● **Given instruction**: List every line in the listing below that contains the word "away", matching case exactly.

● **Entries provided**:
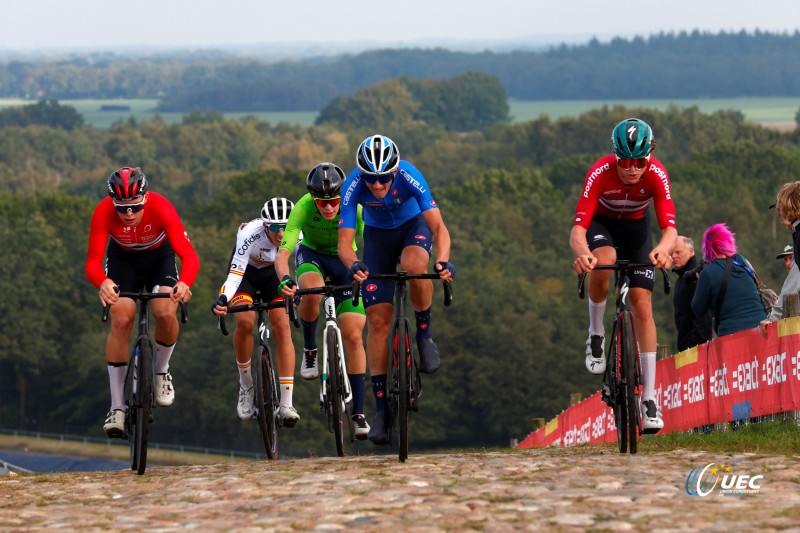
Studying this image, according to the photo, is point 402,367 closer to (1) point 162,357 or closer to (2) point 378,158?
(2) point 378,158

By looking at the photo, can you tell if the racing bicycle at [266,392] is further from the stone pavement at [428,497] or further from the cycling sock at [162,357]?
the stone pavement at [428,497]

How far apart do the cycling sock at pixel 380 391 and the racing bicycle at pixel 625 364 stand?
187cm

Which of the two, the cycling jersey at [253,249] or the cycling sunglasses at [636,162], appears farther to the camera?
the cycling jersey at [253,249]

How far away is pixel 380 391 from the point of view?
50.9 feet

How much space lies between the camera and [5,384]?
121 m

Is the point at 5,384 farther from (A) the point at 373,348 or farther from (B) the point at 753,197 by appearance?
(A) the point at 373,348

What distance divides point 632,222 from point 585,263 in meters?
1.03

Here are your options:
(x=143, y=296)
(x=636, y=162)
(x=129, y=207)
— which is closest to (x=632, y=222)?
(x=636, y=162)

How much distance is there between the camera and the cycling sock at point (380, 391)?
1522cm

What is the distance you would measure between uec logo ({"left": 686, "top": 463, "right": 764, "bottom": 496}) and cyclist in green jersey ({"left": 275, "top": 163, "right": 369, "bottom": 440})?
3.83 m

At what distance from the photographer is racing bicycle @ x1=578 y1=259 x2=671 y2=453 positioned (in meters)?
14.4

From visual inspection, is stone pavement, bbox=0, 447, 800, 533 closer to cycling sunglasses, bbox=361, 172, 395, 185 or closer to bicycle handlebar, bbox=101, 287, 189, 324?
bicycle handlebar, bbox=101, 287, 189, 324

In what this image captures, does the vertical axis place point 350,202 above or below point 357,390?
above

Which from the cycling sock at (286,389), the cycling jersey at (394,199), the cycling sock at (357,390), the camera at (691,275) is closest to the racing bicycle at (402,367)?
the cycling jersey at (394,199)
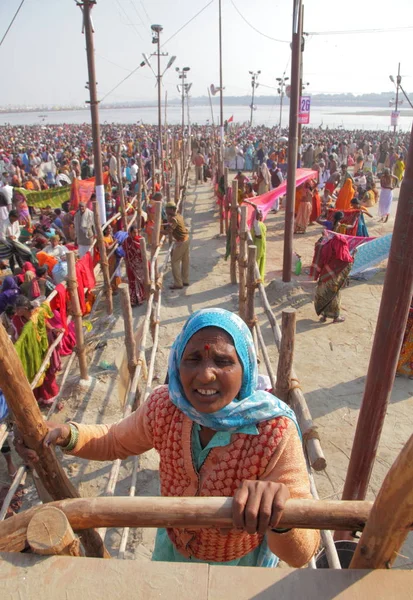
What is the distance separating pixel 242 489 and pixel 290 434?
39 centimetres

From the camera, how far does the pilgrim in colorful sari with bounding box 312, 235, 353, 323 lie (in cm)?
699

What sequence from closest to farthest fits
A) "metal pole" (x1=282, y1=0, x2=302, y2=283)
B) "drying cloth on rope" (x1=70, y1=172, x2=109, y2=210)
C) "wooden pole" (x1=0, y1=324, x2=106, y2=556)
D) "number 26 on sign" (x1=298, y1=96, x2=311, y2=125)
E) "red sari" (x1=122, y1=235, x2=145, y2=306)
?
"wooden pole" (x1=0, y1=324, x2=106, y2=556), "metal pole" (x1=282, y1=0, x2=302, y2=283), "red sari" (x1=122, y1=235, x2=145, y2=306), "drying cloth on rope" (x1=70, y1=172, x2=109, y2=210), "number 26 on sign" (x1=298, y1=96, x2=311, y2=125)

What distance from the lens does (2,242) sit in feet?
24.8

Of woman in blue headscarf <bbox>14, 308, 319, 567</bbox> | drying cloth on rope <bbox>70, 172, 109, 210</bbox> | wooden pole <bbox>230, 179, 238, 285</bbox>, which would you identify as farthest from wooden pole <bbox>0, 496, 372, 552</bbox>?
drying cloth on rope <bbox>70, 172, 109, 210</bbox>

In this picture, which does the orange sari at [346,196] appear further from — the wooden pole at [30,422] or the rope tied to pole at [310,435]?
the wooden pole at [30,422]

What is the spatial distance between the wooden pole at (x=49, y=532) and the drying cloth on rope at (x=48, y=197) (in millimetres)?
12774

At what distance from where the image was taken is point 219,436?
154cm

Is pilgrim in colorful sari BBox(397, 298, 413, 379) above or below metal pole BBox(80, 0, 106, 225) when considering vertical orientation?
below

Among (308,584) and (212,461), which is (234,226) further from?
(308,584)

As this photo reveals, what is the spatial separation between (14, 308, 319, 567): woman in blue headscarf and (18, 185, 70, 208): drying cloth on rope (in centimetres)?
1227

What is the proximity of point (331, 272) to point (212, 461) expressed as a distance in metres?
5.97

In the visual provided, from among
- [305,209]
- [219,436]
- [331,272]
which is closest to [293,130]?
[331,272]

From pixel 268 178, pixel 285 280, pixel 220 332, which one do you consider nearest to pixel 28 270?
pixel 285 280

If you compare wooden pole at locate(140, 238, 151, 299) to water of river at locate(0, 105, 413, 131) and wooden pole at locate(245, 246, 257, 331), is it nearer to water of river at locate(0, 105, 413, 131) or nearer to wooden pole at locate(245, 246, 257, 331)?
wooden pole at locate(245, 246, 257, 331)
* * *
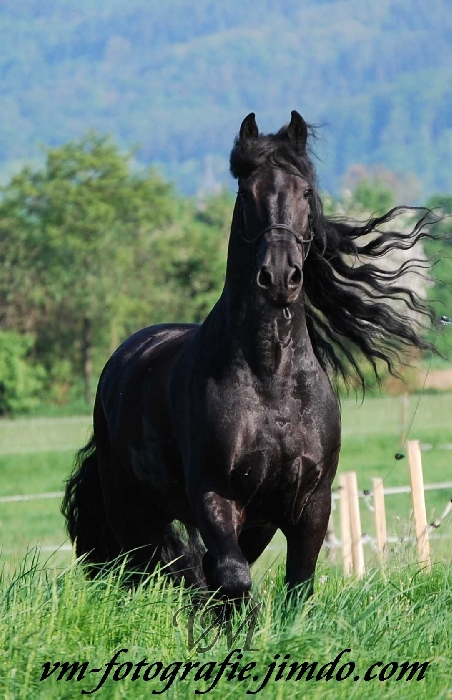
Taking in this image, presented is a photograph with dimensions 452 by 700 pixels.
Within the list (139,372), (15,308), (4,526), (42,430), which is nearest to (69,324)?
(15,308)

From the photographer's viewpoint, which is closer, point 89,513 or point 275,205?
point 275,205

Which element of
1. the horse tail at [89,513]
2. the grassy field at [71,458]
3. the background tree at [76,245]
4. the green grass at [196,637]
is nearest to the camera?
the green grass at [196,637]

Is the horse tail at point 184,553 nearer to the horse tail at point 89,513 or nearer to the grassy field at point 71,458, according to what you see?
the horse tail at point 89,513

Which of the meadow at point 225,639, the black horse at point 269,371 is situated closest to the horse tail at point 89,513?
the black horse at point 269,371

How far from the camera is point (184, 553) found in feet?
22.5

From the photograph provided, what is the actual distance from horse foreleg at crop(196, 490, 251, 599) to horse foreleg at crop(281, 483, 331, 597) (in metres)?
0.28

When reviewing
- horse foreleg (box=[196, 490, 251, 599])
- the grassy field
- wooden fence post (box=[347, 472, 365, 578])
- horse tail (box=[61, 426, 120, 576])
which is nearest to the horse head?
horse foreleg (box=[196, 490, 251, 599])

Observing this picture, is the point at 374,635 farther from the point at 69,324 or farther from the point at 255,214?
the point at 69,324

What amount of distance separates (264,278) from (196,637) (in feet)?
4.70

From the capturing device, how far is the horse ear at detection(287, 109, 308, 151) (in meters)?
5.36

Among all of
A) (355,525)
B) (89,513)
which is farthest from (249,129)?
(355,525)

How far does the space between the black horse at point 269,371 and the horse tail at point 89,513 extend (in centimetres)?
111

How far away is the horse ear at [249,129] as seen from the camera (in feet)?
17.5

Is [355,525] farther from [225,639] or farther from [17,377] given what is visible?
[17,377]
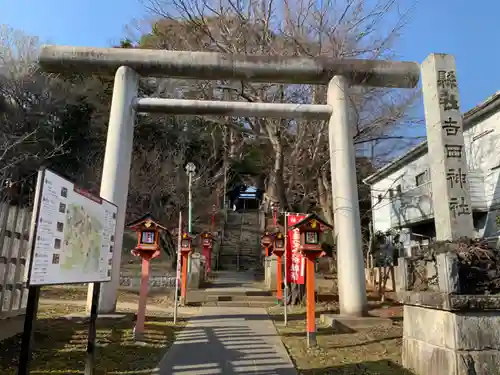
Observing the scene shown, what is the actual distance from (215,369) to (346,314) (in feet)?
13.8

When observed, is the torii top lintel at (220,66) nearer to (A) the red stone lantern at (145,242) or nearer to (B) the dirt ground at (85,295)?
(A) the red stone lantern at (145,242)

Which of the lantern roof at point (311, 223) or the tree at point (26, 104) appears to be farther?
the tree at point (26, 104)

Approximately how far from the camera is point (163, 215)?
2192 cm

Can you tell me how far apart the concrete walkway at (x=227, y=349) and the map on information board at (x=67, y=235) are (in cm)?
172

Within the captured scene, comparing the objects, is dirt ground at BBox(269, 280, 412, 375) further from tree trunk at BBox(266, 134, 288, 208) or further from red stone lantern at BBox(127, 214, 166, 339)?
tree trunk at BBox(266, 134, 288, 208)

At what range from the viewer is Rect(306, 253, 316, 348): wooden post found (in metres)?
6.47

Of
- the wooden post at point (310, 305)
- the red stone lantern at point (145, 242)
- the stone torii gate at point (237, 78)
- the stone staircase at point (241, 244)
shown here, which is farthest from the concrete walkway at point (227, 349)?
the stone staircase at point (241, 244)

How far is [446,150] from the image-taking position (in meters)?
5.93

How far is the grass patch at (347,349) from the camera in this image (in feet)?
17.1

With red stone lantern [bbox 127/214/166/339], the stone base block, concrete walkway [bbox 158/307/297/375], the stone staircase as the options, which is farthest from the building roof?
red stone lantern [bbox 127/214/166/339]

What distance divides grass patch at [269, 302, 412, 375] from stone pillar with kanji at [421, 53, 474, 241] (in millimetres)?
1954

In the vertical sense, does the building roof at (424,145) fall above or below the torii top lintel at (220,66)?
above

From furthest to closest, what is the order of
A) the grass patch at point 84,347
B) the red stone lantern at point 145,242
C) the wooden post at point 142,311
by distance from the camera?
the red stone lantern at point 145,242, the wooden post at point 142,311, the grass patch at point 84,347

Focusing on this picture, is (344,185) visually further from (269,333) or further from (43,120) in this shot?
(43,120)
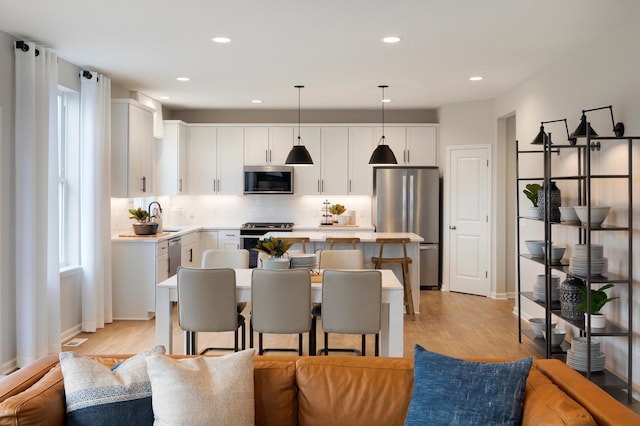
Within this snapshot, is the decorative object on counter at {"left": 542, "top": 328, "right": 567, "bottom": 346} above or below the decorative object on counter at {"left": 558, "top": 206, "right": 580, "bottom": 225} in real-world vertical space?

● **Answer to the exercise**:
How far away is pixel 380 391 from the point of view?
How far away is the horse ear at [249,129] as seen from the camera (in feet)?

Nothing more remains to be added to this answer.